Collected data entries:
====
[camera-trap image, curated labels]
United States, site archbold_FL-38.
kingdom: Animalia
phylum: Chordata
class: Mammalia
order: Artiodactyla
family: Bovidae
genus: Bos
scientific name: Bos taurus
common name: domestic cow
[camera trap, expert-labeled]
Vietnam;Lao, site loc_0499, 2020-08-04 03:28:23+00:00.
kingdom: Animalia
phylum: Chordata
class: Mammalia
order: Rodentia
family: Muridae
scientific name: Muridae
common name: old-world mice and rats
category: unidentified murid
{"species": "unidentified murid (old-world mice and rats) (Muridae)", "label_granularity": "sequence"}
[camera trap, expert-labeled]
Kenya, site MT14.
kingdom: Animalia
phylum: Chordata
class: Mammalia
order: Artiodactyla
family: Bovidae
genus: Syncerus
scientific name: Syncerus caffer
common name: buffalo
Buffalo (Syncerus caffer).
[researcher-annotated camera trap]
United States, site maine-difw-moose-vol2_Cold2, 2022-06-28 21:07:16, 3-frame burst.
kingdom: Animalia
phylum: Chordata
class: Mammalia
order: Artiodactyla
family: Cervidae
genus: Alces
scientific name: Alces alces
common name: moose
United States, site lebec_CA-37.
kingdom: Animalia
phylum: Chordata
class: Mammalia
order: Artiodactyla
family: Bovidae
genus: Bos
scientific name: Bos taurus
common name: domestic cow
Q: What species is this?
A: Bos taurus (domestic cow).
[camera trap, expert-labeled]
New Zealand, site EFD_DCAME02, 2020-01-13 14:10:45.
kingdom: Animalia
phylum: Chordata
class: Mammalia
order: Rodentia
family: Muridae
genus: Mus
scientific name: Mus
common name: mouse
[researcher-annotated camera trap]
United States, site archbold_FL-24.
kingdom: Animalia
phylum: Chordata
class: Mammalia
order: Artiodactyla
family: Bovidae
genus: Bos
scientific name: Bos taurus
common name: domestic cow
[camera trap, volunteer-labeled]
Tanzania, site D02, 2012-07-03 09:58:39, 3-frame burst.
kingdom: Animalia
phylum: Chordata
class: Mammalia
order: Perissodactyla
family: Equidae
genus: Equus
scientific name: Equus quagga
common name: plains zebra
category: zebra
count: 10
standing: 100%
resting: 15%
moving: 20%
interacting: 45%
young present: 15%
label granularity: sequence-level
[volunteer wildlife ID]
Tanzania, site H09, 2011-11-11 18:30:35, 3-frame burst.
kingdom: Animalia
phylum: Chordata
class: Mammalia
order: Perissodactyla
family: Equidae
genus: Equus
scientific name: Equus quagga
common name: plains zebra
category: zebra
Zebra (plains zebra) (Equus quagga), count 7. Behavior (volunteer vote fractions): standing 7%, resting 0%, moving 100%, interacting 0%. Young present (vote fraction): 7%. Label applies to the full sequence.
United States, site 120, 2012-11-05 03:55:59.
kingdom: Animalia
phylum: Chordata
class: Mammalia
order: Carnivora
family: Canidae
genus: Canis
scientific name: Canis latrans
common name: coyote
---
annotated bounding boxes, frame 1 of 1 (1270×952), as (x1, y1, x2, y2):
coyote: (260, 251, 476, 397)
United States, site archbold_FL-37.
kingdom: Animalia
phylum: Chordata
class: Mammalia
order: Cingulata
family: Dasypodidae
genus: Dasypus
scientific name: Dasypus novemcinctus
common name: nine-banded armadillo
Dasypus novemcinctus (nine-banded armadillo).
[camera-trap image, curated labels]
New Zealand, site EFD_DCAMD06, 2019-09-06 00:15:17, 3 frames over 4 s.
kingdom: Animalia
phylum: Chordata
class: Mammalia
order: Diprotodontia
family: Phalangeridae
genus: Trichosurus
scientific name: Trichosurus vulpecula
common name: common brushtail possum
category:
====
=== EXERCISE ===
Your answer must be a copy of every line in the data above that holds the string "Zealand".

=== EXERCISE SOLUTION ===
New Zealand, site EFD_DCAME02, 2020-01-13 14:10:45.
New Zealand, site EFD_DCAMD06, 2019-09-06 00:15:17, 3 frames over 4 s.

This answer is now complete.